Professor Smith teaches environmental energy, & natural resources law at Willamette. Her scholarly research focuses on water justice ethics, governance, and law. She serves with the IUCN CEL and Academy. She serves as advisor and advocate on behalf of water justice for the World Council of Churches, Creation Justice Ministries, and the United Church of Christ. Professor Smith's litigation experience includes several decades representing environmental and community groups, EPA, DOE, DOD & other federal agencies, the State of Oregon, and mining and Oil & gas interests. She holds a BA from Reed College, Master's degree in Public Policy from the Kennedy School at Harvard University, and JD from Harvard Law School. She was approved for ordination in 2013 by the Central Pacific Conference, UCC, after 7 years of theological studies at Seattle University, Pacific School of Theology, Methodist Seminary of Ohio, and Northwest House of Theological Studies, here at Willamette.

Tuesday, March 23

10:00 AM-12:00 PM
"The Great Subduction Earthquake: A Collection of Evidence from the Oregon Coast," Sheila Alfsen [Judy Gram], ZOOM
Sheila AlfsenIs Oregon Earthquake Country? Are we overdue for the Big One? Will everything west of I-5 really be toast? Just what is toast anyway? It has long been thought that, although earthquakes occur frequently in California, Oregon was safe from such an event. Then clues from coastal flora gave one perceptive geologist the idea that Oregon and Washington were not as immune as we had always counted on. Geologic evidence now shows that large earthquakes happen regularly throughout the Pacific Northwest and this potential is the greatest geologic threat faced by Oregonians today. Hear how geologists came to their conclusions and sort out the truth from the hype. Learn what we can expect will happen in the next event.

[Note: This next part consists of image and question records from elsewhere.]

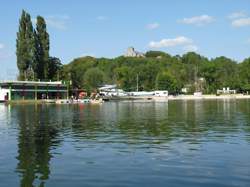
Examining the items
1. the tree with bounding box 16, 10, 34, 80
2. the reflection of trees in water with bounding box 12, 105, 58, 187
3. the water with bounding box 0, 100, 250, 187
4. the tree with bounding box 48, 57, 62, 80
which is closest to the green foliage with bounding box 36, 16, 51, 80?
the tree with bounding box 16, 10, 34, 80

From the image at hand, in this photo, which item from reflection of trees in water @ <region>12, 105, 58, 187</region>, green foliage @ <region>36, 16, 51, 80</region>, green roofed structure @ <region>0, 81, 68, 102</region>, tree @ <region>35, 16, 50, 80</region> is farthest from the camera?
green roofed structure @ <region>0, 81, 68, 102</region>

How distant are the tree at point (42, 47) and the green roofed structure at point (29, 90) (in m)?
4.50

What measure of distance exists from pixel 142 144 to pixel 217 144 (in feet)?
15.6

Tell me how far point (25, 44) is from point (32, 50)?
2.53 metres

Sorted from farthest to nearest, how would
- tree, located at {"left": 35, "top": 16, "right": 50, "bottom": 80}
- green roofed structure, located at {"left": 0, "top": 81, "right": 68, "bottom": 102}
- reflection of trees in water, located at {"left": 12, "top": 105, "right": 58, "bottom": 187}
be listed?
green roofed structure, located at {"left": 0, "top": 81, "right": 68, "bottom": 102} < tree, located at {"left": 35, "top": 16, "right": 50, "bottom": 80} < reflection of trees in water, located at {"left": 12, "top": 105, "right": 58, "bottom": 187}

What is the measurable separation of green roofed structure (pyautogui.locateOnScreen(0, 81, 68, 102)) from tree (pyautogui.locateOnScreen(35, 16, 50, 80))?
4498 millimetres

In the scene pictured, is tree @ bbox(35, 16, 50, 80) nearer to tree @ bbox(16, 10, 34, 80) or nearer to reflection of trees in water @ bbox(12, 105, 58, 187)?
tree @ bbox(16, 10, 34, 80)

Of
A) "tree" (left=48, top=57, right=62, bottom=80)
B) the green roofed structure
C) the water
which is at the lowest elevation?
the water

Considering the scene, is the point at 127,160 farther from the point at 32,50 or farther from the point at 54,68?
the point at 54,68

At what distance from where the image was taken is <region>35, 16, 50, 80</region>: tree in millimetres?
136125

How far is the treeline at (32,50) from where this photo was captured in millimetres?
130375

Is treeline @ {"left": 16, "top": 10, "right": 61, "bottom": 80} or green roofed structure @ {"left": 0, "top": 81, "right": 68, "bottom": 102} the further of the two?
green roofed structure @ {"left": 0, "top": 81, "right": 68, "bottom": 102}

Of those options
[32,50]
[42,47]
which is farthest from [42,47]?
[32,50]

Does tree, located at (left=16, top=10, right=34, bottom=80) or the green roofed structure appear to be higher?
tree, located at (left=16, top=10, right=34, bottom=80)
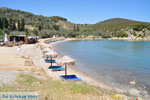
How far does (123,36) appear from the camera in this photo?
9050 cm

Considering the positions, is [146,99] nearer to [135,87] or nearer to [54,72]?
[135,87]

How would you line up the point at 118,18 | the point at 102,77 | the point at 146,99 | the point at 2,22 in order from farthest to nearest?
the point at 118,18 → the point at 2,22 → the point at 102,77 → the point at 146,99

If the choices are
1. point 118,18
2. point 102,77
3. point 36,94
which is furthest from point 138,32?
point 36,94

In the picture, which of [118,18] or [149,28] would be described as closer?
[149,28]

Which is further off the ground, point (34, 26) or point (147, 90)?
point (34, 26)

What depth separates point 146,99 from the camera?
7.22 meters

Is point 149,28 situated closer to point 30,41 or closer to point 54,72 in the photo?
point 30,41

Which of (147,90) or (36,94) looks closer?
(36,94)

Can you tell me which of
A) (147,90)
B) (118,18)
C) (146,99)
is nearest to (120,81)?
(147,90)

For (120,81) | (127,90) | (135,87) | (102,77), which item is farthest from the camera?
(102,77)

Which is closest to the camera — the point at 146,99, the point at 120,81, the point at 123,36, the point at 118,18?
the point at 146,99

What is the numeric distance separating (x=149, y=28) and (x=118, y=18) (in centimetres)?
7852

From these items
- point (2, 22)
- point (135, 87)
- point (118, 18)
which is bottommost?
point (135, 87)

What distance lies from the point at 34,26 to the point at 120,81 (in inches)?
2950
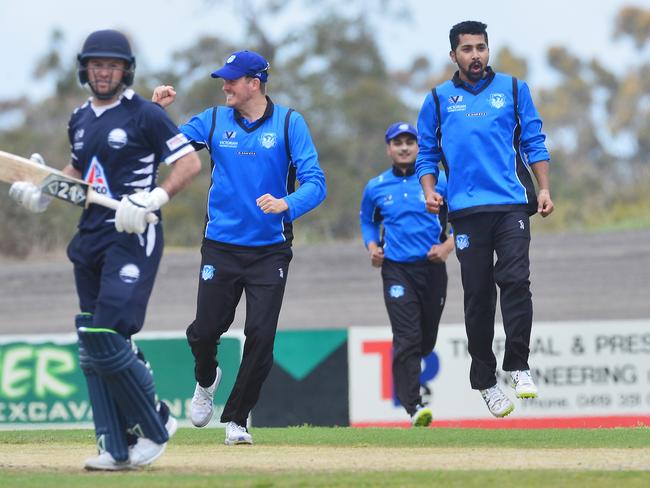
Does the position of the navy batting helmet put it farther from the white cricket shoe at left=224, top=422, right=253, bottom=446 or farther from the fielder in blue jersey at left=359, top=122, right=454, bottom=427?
the fielder in blue jersey at left=359, top=122, right=454, bottom=427

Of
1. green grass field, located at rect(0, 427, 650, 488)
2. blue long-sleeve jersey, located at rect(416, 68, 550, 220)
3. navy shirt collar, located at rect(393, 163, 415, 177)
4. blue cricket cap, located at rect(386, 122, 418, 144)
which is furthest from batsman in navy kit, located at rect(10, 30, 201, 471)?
navy shirt collar, located at rect(393, 163, 415, 177)

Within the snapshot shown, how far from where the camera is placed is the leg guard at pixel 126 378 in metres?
6.89

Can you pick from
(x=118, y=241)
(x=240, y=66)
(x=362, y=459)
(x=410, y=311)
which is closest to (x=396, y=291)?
(x=410, y=311)

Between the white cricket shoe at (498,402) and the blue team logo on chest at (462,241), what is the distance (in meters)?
1.06

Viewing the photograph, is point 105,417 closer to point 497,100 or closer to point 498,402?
point 498,402

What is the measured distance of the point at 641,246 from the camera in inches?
898

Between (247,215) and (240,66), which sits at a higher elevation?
(240,66)

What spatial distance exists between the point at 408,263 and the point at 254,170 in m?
3.53

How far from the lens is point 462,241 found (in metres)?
9.31

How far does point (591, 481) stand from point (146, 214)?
2548 millimetres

Sheila Alfsen, MAT, GIT (Oregon State Board of Geologic Examiners). Sheila leads a diverse life as a professional geologist as well as a college instructor and public speaker. A resident of Polk County and graduate if Western Oregon University, she believes that public education is a powerful resource.

Tuesday, March 30

10:00 AM-12:00 PM
"Margaret Atwood's "Gospel" in the "Handmaid's Tale" and "The Testaments"- Love Gone Right and Love Gone Wrong," Colette Tennant [Dru Johnson], ZOOM
Colette TennantDr. Tennant will present literary criticism of two famous Margaret Atwood's novels, "The Handmaid's Tale" and "The Testament". The "Handmaid's Tale" was quite a "shocking" novel in the 1960"s around the start of the Women's Movement. "The Testament" is the sequel and final novel of the series. The "Handmaid's Tale" was recently made into a TV special.

Colette Tennant is beginning her Twenty-fifth year as an English professor at Corban University, where she teaches creative writing and literature. Her book, "Religion in the "Handmaid's Tale: a brief guide was published in 2019 to coincide with Atwood's "The Testament".